Selenskyj: Gebiete nur diplomatisch zurückzubekommen

Er gab demnach in einem Interview zu, dass es für sein Land schwierig sei, die besetzten Gebiete vollständig militärisch zurückzuerobern. "Unsere Armee ist dafür nicht stark genug. Das stimmt", zitierte die Agentur Selenskyj. "Wir müssen diplomatische Lösungen finden."
"Es wird keine Kapitulation geben"
Solche Schritte könnten aber nur in Erwägung gezogen werden, "wenn wir wissen, dass wir stark genug sind". Mit Blick auf die Rückkehr von Donald Trump ins Weiße Haus sagte er, der designierte US-Präsident und dessen Mitarbeiter würden den "Siegesplan" der ukrainischen Regierung prüfen. Sie wüssten, dass er darauf ausgerichtet sei, die Ukraine in eine "starke Position" zu bringen, damit Diplomatie stattfinden könne. Er gehe davon aus, dass es weitere Gespräche mit Trump geben werde, um "bestimmte Dinge detaillierter" zu erklären. "Aber es wird keine Kapitulation seitens der Ukraine geben. Das ist eine Tatsache, und ich denke, dass er das versteht."
Stoltenberg: Gebiete "nicht für immer aufgeben"
Auch der frühere NATO-Generalsekretär Jens Stoltenberg hält vorübergehende Gebietsabtretungen der Ukraine an Russland für eine Option, um ein schnelles Ende des Krieges zu erreichen. "Wenn die Waffenstillstandslinie bedeutet, dass Russland weiterhin alle besetzten Gebiete kontrolliert, heißt das nicht, dass die Ukraine das Gebiet für immer aufgeben muss", sagte der künftige Vorsitzende der Münchner Sicherheitskonferenz (MSC) dem Portal "Table.Briefings". Wichtig sei, dass die Regierung in Kiew im Gegenzug für vorübergehende Gebietsabtretungen Sicherheitsgarantien erhalte, sagte der Norweger. Das könnte die NATO-Mitgliedschaft sein, es gebe aber auch "andere Möglichkeiten, die Ukrainer zu bewaffnen und zu unterstützen".
Selenskyj-Forderung nach NATO-Schutzschirm
Stoltenberg unterstützte Selenskyjs Forderung, bei einem Waffenstillstand keine Gebiete an Russland abzutreten, hält dies aber mit Blick auf die militärische Lage in der Ukraine derzeit für wenig wahrscheinlich: "Wir brauchen eine Waffenstillstandslinie, und natürlich sollte diese Linie idealerweise alle Gebiete einschließen, die Russland derzeit kontrolliert. Wir sehen aber, dass das in naher Zukunft nicht unbedingt realistisch ist", sagte der ehemalige NATO-Generalsekretär.

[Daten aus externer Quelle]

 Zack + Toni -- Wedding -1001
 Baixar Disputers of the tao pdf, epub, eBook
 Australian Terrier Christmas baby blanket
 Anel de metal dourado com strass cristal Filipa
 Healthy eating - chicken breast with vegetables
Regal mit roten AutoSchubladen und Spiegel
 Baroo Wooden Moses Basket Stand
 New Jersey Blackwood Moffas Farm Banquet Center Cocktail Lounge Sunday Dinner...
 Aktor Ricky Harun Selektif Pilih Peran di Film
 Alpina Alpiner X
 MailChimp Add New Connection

NATO-Schutz für kontrollierte Teile des Landes gefordert
Der ukrainische Präsident Wolodymyr Selenskyj hatte am Freitag von den westlichen Verbündeten NATO-Schutz für die von Kiew kontrollierten Teile des Landes gefordert - und Bereitschaft signalisiert, mit der Rückerlangung der russischen besetzten Gebiete zu warten. "Wenn wir die heiße Phase des Krieges beenden wollen, sollten wir das Gebiet der Ukraine, das wir kontrollieren, unter einen Nato-Schutzschirm stellen", sagte Selenskyj im britischen Fernsehsender "Sky News". "Das muss schnell passieren und dann kann die Ukraine die übrigen Teile ihres Territoriums auf diplomatische Art und Weise zurückerlangen", fügte der ukrainische Präsident hinzu.
"Vielleicht muss die Ukraine jemanden in Moskau überleben..."

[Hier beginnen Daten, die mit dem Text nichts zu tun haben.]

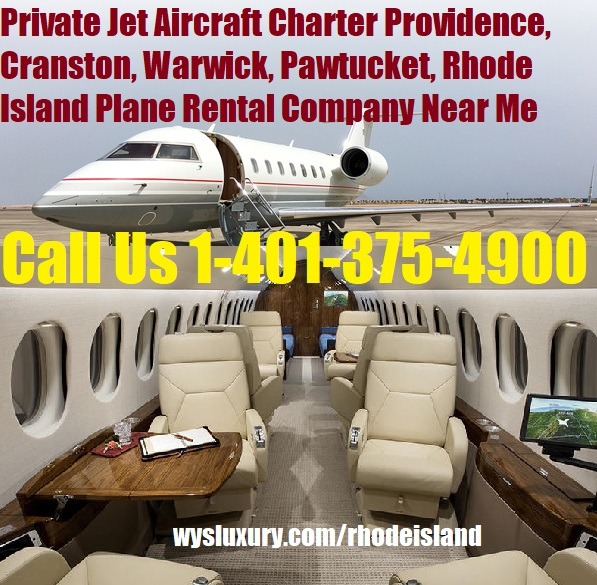 Place For Rent Near Me: Private Jet Charter Providence, RI Aircraft Plane Rental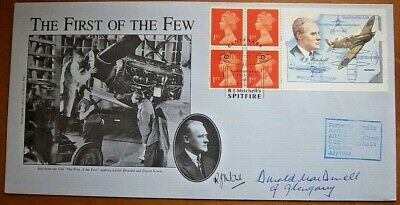 1995 The First Of The Few Fdc Signed By Air Commodore Donald Macdonell Dfc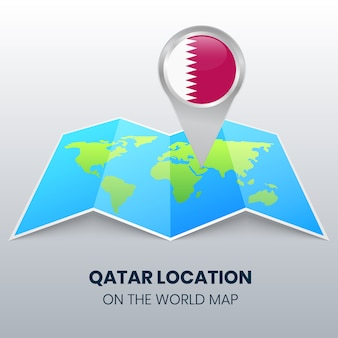 Location icon of qatar on the world map, round pin icon of qatar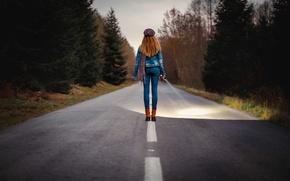 Picture road, girl, spotlight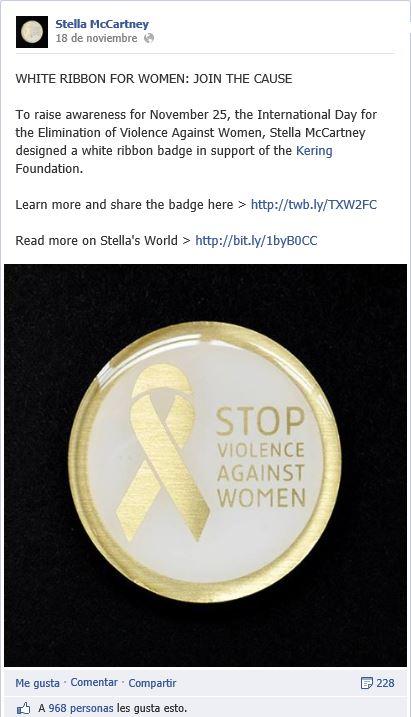 Estella Mcartney apoya el Día Internacional Contra la Violencia Hacia las Mujeres en Facebook.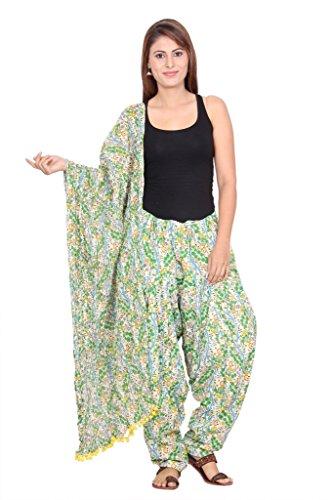 Rama Printed Green Colour Free Size Cotton Fabric Full Patiala and Dupatta Set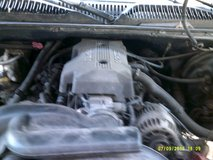 1999 Chevy / GMC  Complete 5.3 Engine Assembly in Pasadena, Texas
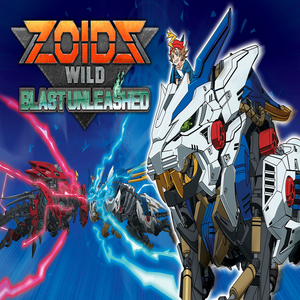 Buy Zoids Wild Blast Unleashed Nintendo Switch Compare Prices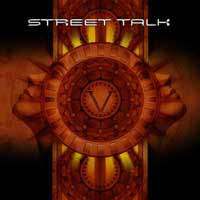 Street Talk V Album Cover
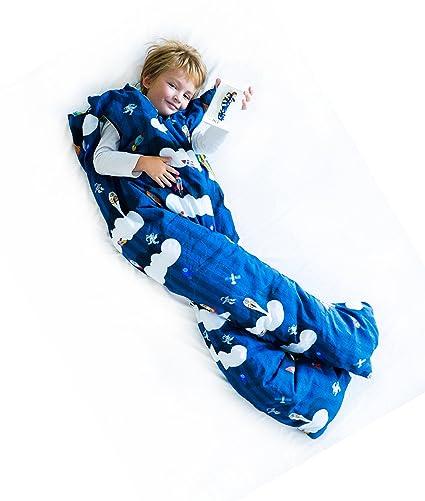 Norkid ORIGINAL. Sacos de dormir infantiles con piernas. Talla 3 años. Relleno FINO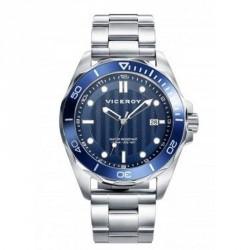 Reloj  Viceroy hombre coleccion HEAT  471163-37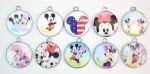 mickey minnie mouse round pendant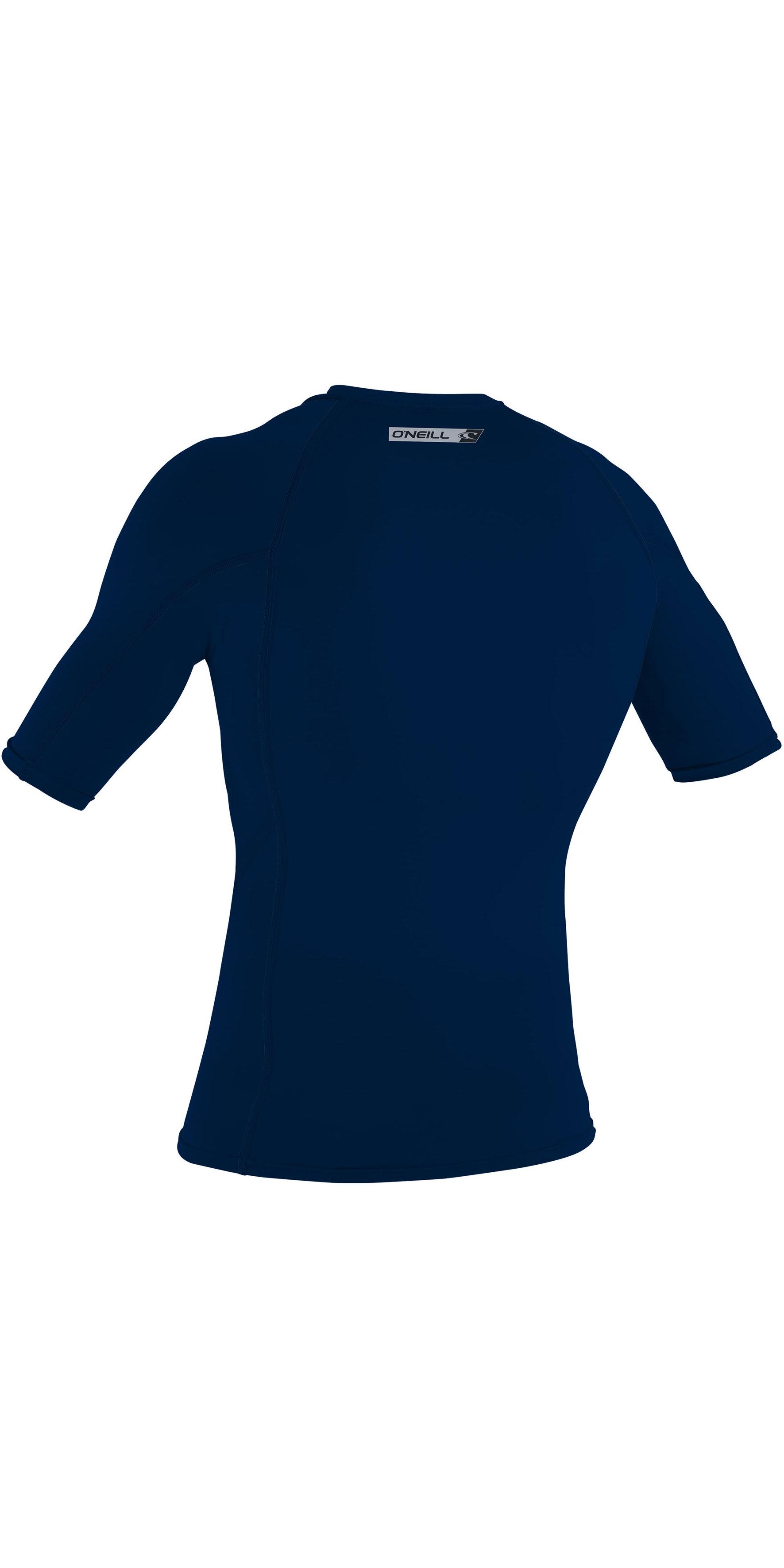 eb3df4a4b99 ... O'Neill Mens Premium Skins Short Sleeve Rash Vest Abyss 4169B. 2019 O  2019 O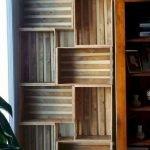 50 Amazing DIY Bookshelf Design Ideas for Your Home (36)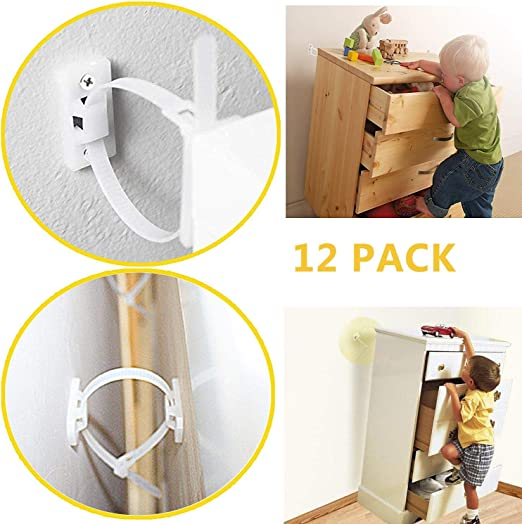 8 Furniture Brackets Wall Secure Straps Easily Detachable Kids Safety Protection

Am 19. November hatte Selenskyj die Zukunft seines Landes mit der des russischen Präsidenten Wladimir Putin verknüpft und erstmals eingeräumt, dass sein Land "vielleicht" eine Zeit lang den Verlust von Gebieten akzeptieren müsse, die von Russland besetzt sind. "Vielleicht muss die Ukraine jemanden in Moskau überleben, um alle ihre Ziele zu erreichen", sagte Selenskyj, "vielleicht um die Gesamtheit des Staates wiederherzustellen".